Send The Cookies

When the shut downs began last March, the staff at our previous church divided up the directory and sought to routinely reach out to the families in our congregation. Everyone was facing unique challenges as pandemic-life unfolded, and we wanted to make sure we were keeping tabs and helping however we could. 

Six or seven weeks had gone by, and suddenly it hit me: no one had reached out to ask how we were doing. Let me be clear - after I initiated conversations with people, I received many, ‘how are you and Matt doing?’ responses, for which I was and am so grateful. 

As I reflected on that realization, though, I let my brain and heart spiral: had we not connected with our church as well as I had thought? Am I even the right fit for them? What am I doing wrong? Do they care? My rational mind knew we were supported and loved by the church and that this one experience didn’t negate that. I guess I’m just saying my feelings won that day.   

I want to share two things I learned through this experience. 

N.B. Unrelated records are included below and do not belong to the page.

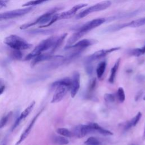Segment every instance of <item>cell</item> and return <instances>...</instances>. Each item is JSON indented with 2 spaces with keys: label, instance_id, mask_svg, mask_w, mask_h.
<instances>
[{
  "label": "cell",
  "instance_id": "obj_6",
  "mask_svg": "<svg viewBox=\"0 0 145 145\" xmlns=\"http://www.w3.org/2000/svg\"><path fill=\"white\" fill-rule=\"evenodd\" d=\"M71 132H72V135H74L77 138H81L85 137L87 134L95 133V131L89 125V124H87V125H78L74 127V128L72 129V131Z\"/></svg>",
  "mask_w": 145,
  "mask_h": 145
},
{
  "label": "cell",
  "instance_id": "obj_36",
  "mask_svg": "<svg viewBox=\"0 0 145 145\" xmlns=\"http://www.w3.org/2000/svg\"><path fill=\"white\" fill-rule=\"evenodd\" d=\"M142 95V91H140L138 92L137 93V95L135 96V101H138V100H139V99L140 98V97H141Z\"/></svg>",
  "mask_w": 145,
  "mask_h": 145
},
{
  "label": "cell",
  "instance_id": "obj_9",
  "mask_svg": "<svg viewBox=\"0 0 145 145\" xmlns=\"http://www.w3.org/2000/svg\"><path fill=\"white\" fill-rule=\"evenodd\" d=\"M80 88V74L78 71L74 72L71 79V84L70 86V94L73 98L77 94Z\"/></svg>",
  "mask_w": 145,
  "mask_h": 145
},
{
  "label": "cell",
  "instance_id": "obj_10",
  "mask_svg": "<svg viewBox=\"0 0 145 145\" xmlns=\"http://www.w3.org/2000/svg\"><path fill=\"white\" fill-rule=\"evenodd\" d=\"M105 22V19L104 18H97L93 20H92L86 24H83L82 26L80 27L79 30L84 31L85 32H88L89 31L101 25Z\"/></svg>",
  "mask_w": 145,
  "mask_h": 145
},
{
  "label": "cell",
  "instance_id": "obj_37",
  "mask_svg": "<svg viewBox=\"0 0 145 145\" xmlns=\"http://www.w3.org/2000/svg\"><path fill=\"white\" fill-rule=\"evenodd\" d=\"M138 80L139 82H142L144 80H145V76L142 75H138Z\"/></svg>",
  "mask_w": 145,
  "mask_h": 145
},
{
  "label": "cell",
  "instance_id": "obj_34",
  "mask_svg": "<svg viewBox=\"0 0 145 145\" xmlns=\"http://www.w3.org/2000/svg\"><path fill=\"white\" fill-rule=\"evenodd\" d=\"M96 78H93L92 79L90 82H89V91H93L96 86Z\"/></svg>",
  "mask_w": 145,
  "mask_h": 145
},
{
  "label": "cell",
  "instance_id": "obj_42",
  "mask_svg": "<svg viewBox=\"0 0 145 145\" xmlns=\"http://www.w3.org/2000/svg\"><path fill=\"white\" fill-rule=\"evenodd\" d=\"M2 145H6V143H3Z\"/></svg>",
  "mask_w": 145,
  "mask_h": 145
},
{
  "label": "cell",
  "instance_id": "obj_14",
  "mask_svg": "<svg viewBox=\"0 0 145 145\" xmlns=\"http://www.w3.org/2000/svg\"><path fill=\"white\" fill-rule=\"evenodd\" d=\"M92 44V41L88 39H83L82 40L79 41L76 44H75L73 45L66 46L65 48V49H69L70 48H77L80 50H82Z\"/></svg>",
  "mask_w": 145,
  "mask_h": 145
},
{
  "label": "cell",
  "instance_id": "obj_26",
  "mask_svg": "<svg viewBox=\"0 0 145 145\" xmlns=\"http://www.w3.org/2000/svg\"><path fill=\"white\" fill-rule=\"evenodd\" d=\"M117 98L120 102L123 103L125 100V93L122 87H119L117 90Z\"/></svg>",
  "mask_w": 145,
  "mask_h": 145
},
{
  "label": "cell",
  "instance_id": "obj_2",
  "mask_svg": "<svg viewBox=\"0 0 145 145\" xmlns=\"http://www.w3.org/2000/svg\"><path fill=\"white\" fill-rule=\"evenodd\" d=\"M57 38L52 36L44 40H42L34 48V49L30 53H29L25 57L24 60H29L41 54L42 52L47 50L51 48H52Z\"/></svg>",
  "mask_w": 145,
  "mask_h": 145
},
{
  "label": "cell",
  "instance_id": "obj_15",
  "mask_svg": "<svg viewBox=\"0 0 145 145\" xmlns=\"http://www.w3.org/2000/svg\"><path fill=\"white\" fill-rule=\"evenodd\" d=\"M141 117H142V113L140 112H138L134 117H133L130 121H127L125 123V125L123 126L124 130H128L131 127L135 126L137 125V124L138 123V122L139 121Z\"/></svg>",
  "mask_w": 145,
  "mask_h": 145
},
{
  "label": "cell",
  "instance_id": "obj_19",
  "mask_svg": "<svg viewBox=\"0 0 145 145\" xmlns=\"http://www.w3.org/2000/svg\"><path fill=\"white\" fill-rule=\"evenodd\" d=\"M71 84V79L68 77H66L53 82L52 84V87L53 88H56L57 86H65L70 87Z\"/></svg>",
  "mask_w": 145,
  "mask_h": 145
},
{
  "label": "cell",
  "instance_id": "obj_1",
  "mask_svg": "<svg viewBox=\"0 0 145 145\" xmlns=\"http://www.w3.org/2000/svg\"><path fill=\"white\" fill-rule=\"evenodd\" d=\"M4 42L12 49L20 50L28 49L32 46V44L16 35H11L6 37L4 40Z\"/></svg>",
  "mask_w": 145,
  "mask_h": 145
},
{
  "label": "cell",
  "instance_id": "obj_30",
  "mask_svg": "<svg viewBox=\"0 0 145 145\" xmlns=\"http://www.w3.org/2000/svg\"><path fill=\"white\" fill-rule=\"evenodd\" d=\"M11 113H12V112H10L8 114L5 116L1 119V120H0V129L4 127L5 125L7 123V122L8 120V118H10V116L11 115Z\"/></svg>",
  "mask_w": 145,
  "mask_h": 145
},
{
  "label": "cell",
  "instance_id": "obj_38",
  "mask_svg": "<svg viewBox=\"0 0 145 145\" xmlns=\"http://www.w3.org/2000/svg\"><path fill=\"white\" fill-rule=\"evenodd\" d=\"M5 87L4 86H2L0 87V95L3 93V92L5 90Z\"/></svg>",
  "mask_w": 145,
  "mask_h": 145
},
{
  "label": "cell",
  "instance_id": "obj_17",
  "mask_svg": "<svg viewBox=\"0 0 145 145\" xmlns=\"http://www.w3.org/2000/svg\"><path fill=\"white\" fill-rule=\"evenodd\" d=\"M52 56L50 54H40L35 57L32 61L31 63V65L32 66H34L37 63L44 61H48V60H50L52 58Z\"/></svg>",
  "mask_w": 145,
  "mask_h": 145
},
{
  "label": "cell",
  "instance_id": "obj_39",
  "mask_svg": "<svg viewBox=\"0 0 145 145\" xmlns=\"http://www.w3.org/2000/svg\"><path fill=\"white\" fill-rule=\"evenodd\" d=\"M142 138H143V140H145V127H144V132H143Z\"/></svg>",
  "mask_w": 145,
  "mask_h": 145
},
{
  "label": "cell",
  "instance_id": "obj_29",
  "mask_svg": "<svg viewBox=\"0 0 145 145\" xmlns=\"http://www.w3.org/2000/svg\"><path fill=\"white\" fill-rule=\"evenodd\" d=\"M104 99L106 103H113L115 101V97L112 93H106L104 95Z\"/></svg>",
  "mask_w": 145,
  "mask_h": 145
},
{
  "label": "cell",
  "instance_id": "obj_40",
  "mask_svg": "<svg viewBox=\"0 0 145 145\" xmlns=\"http://www.w3.org/2000/svg\"><path fill=\"white\" fill-rule=\"evenodd\" d=\"M2 80L0 79V85L2 84Z\"/></svg>",
  "mask_w": 145,
  "mask_h": 145
},
{
  "label": "cell",
  "instance_id": "obj_12",
  "mask_svg": "<svg viewBox=\"0 0 145 145\" xmlns=\"http://www.w3.org/2000/svg\"><path fill=\"white\" fill-rule=\"evenodd\" d=\"M41 111H42V110L40 111V112L33 117V118L31 122H30V123L29 124V125L28 126V127L25 129V130L23 131V133H22V134H21V135H20V137L19 140L16 142L15 145H19V144H20L21 143H22V142L25 139V138L28 136L29 134L30 133V132L31 131V130H32V127H33V125H34V124H35L36 121L37 120V118L39 117V116L40 114H41Z\"/></svg>",
  "mask_w": 145,
  "mask_h": 145
},
{
  "label": "cell",
  "instance_id": "obj_27",
  "mask_svg": "<svg viewBox=\"0 0 145 145\" xmlns=\"http://www.w3.org/2000/svg\"><path fill=\"white\" fill-rule=\"evenodd\" d=\"M50 0H33L29 1L24 4H23L22 6L24 7H27V6H36L37 5H40L41 3H42L48 1Z\"/></svg>",
  "mask_w": 145,
  "mask_h": 145
},
{
  "label": "cell",
  "instance_id": "obj_5",
  "mask_svg": "<svg viewBox=\"0 0 145 145\" xmlns=\"http://www.w3.org/2000/svg\"><path fill=\"white\" fill-rule=\"evenodd\" d=\"M56 10V9H52L50 11H49L48 12H46L43 15L39 16L35 21L31 22V23H28L24 24L22 25L20 27V29H25L29 27H31L32 26H33L37 24H41L44 25L45 23H48L50 20H51L53 15L55 13Z\"/></svg>",
  "mask_w": 145,
  "mask_h": 145
},
{
  "label": "cell",
  "instance_id": "obj_16",
  "mask_svg": "<svg viewBox=\"0 0 145 145\" xmlns=\"http://www.w3.org/2000/svg\"><path fill=\"white\" fill-rule=\"evenodd\" d=\"M86 33V32L78 30L76 32L74 33L67 40V43L66 46H71L74 43L76 42L79 39H80L83 35H84Z\"/></svg>",
  "mask_w": 145,
  "mask_h": 145
},
{
  "label": "cell",
  "instance_id": "obj_31",
  "mask_svg": "<svg viewBox=\"0 0 145 145\" xmlns=\"http://www.w3.org/2000/svg\"><path fill=\"white\" fill-rule=\"evenodd\" d=\"M58 20V14H54L51 19V20H50V22L47 23L46 24H44V25H41L39 27L40 28H42V27H48V26H50V25H52V24H53L54 22H56L57 20Z\"/></svg>",
  "mask_w": 145,
  "mask_h": 145
},
{
  "label": "cell",
  "instance_id": "obj_41",
  "mask_svg": "<svg viewBox=\"0 0 145 145\" xmlns=\"http://www.w3.org/2000/svg\"><path fill=\"white\" fill-rule=\"evenodd\" d=\"M143 99L144 100H145V95L143 96Z\"/></svg>",
  "mask_w": 145,
  "mask_h": 145
},
{
  "label": "cell",
  "instance_id": "obj_28",
  "mask_svg": "<svg viewBox=\"0 0 145 145\" xmlns=\"http://www.w3.org/2000/svg\"><path fill=\"white\" fill-rule=\"evenodd\" d=\"M96 131L99 133L100 134L103 135H105V136H108V135H113V133L109 131L108 130H106V129L101 127L100 126H98V127L96 129Z\"/></svg>",
  "mask_w": 145,
  "mask_h": 145
},
{
  "label": "cell",
  "instance_id": "obj_32",
  "mask_svg": "<svg viewBox=\"0 0 145 145\" xmlns=\"http://www.w3.org/2000/svg\"><path fill=\"white\" fill-rule=\"evenodd\" d=\"M12 57L16 59H21L22 58V57H23V54L21 52V51L20 50H16V49H14V51L12 52Z\"/></svg>",
  "mask_w": 145,
  "mask_h": 145
},
{
  "label": "cell",
  "instance_id": "obj_22",
  "mask_svg": "<svg viewBox=\"0 0 145 145\" xmlns=\"http://www.w3.org/2000/svg\"><path fill=\"white\" fill-rule=\"evenodd\" d=\"M106 66V63L105 61H103L99 63L96 68V74H97V78L100 79L102 77V76L103 75L105 72Z\"/></svg>",
  "mask_w": 145,
  "mask_h": 145
},
{
  "label": "cell",
  "instance_id": "obj_8",
  "mask_svg": "<svg viewBox=\"0 0 145 145\" xmlns=\"http://www.w3.org/2000/svg\"><path fill=\"white\" fill-rule=\"evenodd\" d=\"M55 88V92L51 100L52 103H56L61 101L70 90V87L65 86H59Z\"/></svg>",
  "mask_w": 145,
  "mask_h": 145
},
{
  "label": "cell",
  "instance_id": "obj_7",
  "mask_svg": "<svg viewBox=\"0 0 145 145\" xmlns=\"http://www.w3.org/2000/svg\"><path fill=\"white\" fill-rule=\"evenodd\" d=\"M120 49V47H116V48H112L108 49H102L98 51L95 52L94 53L88 57L86 60V63H91L92 61H95L96 59H100L101 58H103L108 54L110 53H112L114 51L118 50Z\"/></svg>",
  "mask_w": 145,
  "mask_h": 145
},
{
  "label": "cell",
  "instance_id": "obj_24",
  "mask_svg": "<svg viewBox=\"0 0 145 145\" xmlns=\"http://www.w3.org/2000/svg\"><path fill=\"white\" fill-rule=\"evenodd\" d=\"M56 132L59 134L60 135H62L63 137L69 138L72 136V132L70 131L69 129L64 127H60L57 129Z\"/></svg>",
  "mask_w": 145,
  "mask_h": 145
},
{
  "label": "cell",
  "instance_id": "obj_11",
  "mask_svg": "<svg viewBox=\"0 0 145 145\" xmlns=\"http://www.w3.org/2000/svg\"><path fill=\"white\" fill-rule=\"evenodd\" d=\"M87 6L86 3H80L74 6H73L71 9L68 11L63 12L60 14H58V20L59 19H69L72 17L76 12L80 8L84 7Z\"/></svg>",
  "mask_w": 145,
  "mask_h": 145
},
{
  "label": "cell",
  "instance_id": "obj_3",
  "mask_svg": "<svg viewBox=\"0 0 145 145\" xmlns=\"http://www.w3.org/2000/svg\"><path fill=\"white\" fill-rule=\"evenodd\" d=\"M112 4V2L110 1L106 0L104 1L100 2H99L92 6H90L89 7L84 10L82 12H80L77 16V18L80 19L82 18H84L88 15V14L94 12H98L100 11L104 10L106 8H108Z\"/></svg>",
  "mask_w": 145,
  "mask_h": 145
},
{
  "label": "cell",
  "instance_id": "obj_20",
  "mask_svg": "<svg viewBox=\"0 0 145 145\" xmlns=\"http://www.w3.org/2000/svg\"><path fill=\"white\" fill-rule=\"evenodd\" d=\"M53 142L57 145H66L69 143L66 137L62 135H54L52 138Z\"/></svg>",
  "mask_w": 145,
  "mask_h": 145
},
{
  "label": "cell",
  "instance_id": "obj_18",
  "mask_svg": "<svg viewBox=\"0 0 145 145\" xmlns=\"http://www.w3.org/2000/svg\"><path fill=\"white\" fill-rule=\"evenodd\" d=\"M120 61L121 59L118 58L116 62H115L114 65H113V66L112 67V68L110 70V76L109 78V82L110 83H113L115 80V78H116V73L117 71V70L118 69L120 63Z\"/></svg>",
  "mask_w": 145,
  "mask_h": 145
},
{
  "label": "cell",
  "instance_id": "obj_33",
  "mask_svg": "<svg viewBox=\"0 0 145 145\" xmlns=\"http://www.w3.org/2000/svg\"><path fill=\"white\" fill-rule=\"evenodd\" d=\"M93 68L92 66L91 65V63H86V70L88 74L91 75L93 72Z\"/></svg>",
  "mask_w": 145,
  "mask_h": 145
},
{
  "label": "cell",
  "instance_id": "obj_23",
  "mask_svg": "<svg viewBox=\"0 0 145 145\" xmlns=\"http://www.w3.org/2000/svg\"><path fill=\"white\" fill-rule=\"evenodd\" d=\"M67 35V33H64L63 35L59 37L57 39L53 46L52 48L51 53H53L56 50H57L60 46V45L62 44L63 40H65V39Z\"/></svg>",
  "mask_w": 145,
  "mask_h": 145
},
{
  "label": "cell",
  "instance_id": "obj_21",
  "mask_svg": "<svg viewBox=\"0 0 145 145\" xmlns=\"http://www.w3.org/2000/svg\"><path fill=\"white\" fill-rule=\"evenodd\" d=\"M144 25H145V17L133 20L129 23H127V27L131 28H137Z\"/></svg>",
  "mask_w": 145,
  "mask_h": 145
},
{
  "label": "cell",
  "instance_id": "obj_25",
  "mask_svg": "<svg viewBox=\"0 0 145 145\" xmlns=\"http://www.w3.org/2000/svg\"><path fill=\"white\" fill-rule=\"evenodd\" d=\"M86 145H101L100 141L96 138L91 137L88 138L84 142Z\"/></svg>",
  "mask_w": 145,
  "mask_h": 145
},
{
  "label": "cell",
  "instance_id": "obj_4",
  "mask_svg": "<svg viewBox=\"0 0 145 145\" xmlns=\"http://www.w3.org/2000/svg\"><path fill=\"white\" fill-rule=\"evenodd\" d=\"M33 8H34V7L29 6L25 8L16 9V10L0 13V21L22 16L29 12L33 10Z\"/></svg>",
  "mask_w": 145,
  "mask_h": 145
},
{
  "label": "cell",
  "instance_id": "obj_35",
  "mask_svg": "<svg viewBox=\"0 0 145 145\" xmlns=\"http://www.w3.org/2000/svg\"><path fill=\"white\" fill-rule=\"evenodd\" d=\"M7 0H0V9L5 7L7 5Z\"/></svg>",
  "mask_w": 145,
  "mask_h": 145
},
{
  "label": "cell",
  "instance_id": "obj_13",
  "mask_svg": "<svg viewBox=\"0 0 145 145\" xmlns=\"http://www.w3.org/2000/svg\"><path fill=\"white\" fill-rule=\"evenodd\" d=\"M35 105V101H33L20 114V116L18 117V118L16 119V120L15 121L13 126H12V130H14L20 123V122L23 120L24 118H25L29 114V113L31 112V111L33 110L34 106Z\"/></svg>",
  "mask_w": 145,
  "mask_h": 145
}]
</instances>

1. Sometimes the, ‘why didn’t they ___, don't they care about me?’ thoughts creep in and the loneliness takes over. Oftentimes those are the exact moments when we need to be a light to someone else. We should be honest about our hurt but not immobilized by it. We need to begin to let the, ‘how can I bless or serve someone today?’ thoughts rise to the top, and actually follow through when we consider reaching out to ___, or when we sense the Spirit prompting us to call ___. How do I know this? Because… 

2. Only days after my realization sank in, I received an encouraging letter from a dear friend and parent of teens in our youth group. I also received sweet treats in the mail from another wonderful friend who decided to fill our empty T-Rex cookie jar that made an appearance in a devotional video I had posted the week before. I can guarantee these friends were experiencing their own hurt at the time, but it didn’t matter - they still reached out and it blessed me more than they will ever know. 

What is equally beautiful to me is that the cookies were ordered and the letter was sent before I had even reached this low. I shouldn’t be surprised that God was providing a need for my heart through these friends before I even noticed the hole, yet it still amazes me. 

I realize things don’t always work out this way. Sometimes the hurt persists and the cookies and cards don’t come. Even still, I wanted to share a very tangible way that this tired pastor received some much needed love because others dared to be obedient to the stirrings of God. To them it may have seemed like a small gesture, but to my broken spirit it was life-giving. 

Here’s the thing: we all have people around us in need of small but mighty gestures that say, ‘you are loved.’ 

Friends - send the card. Send the cookies.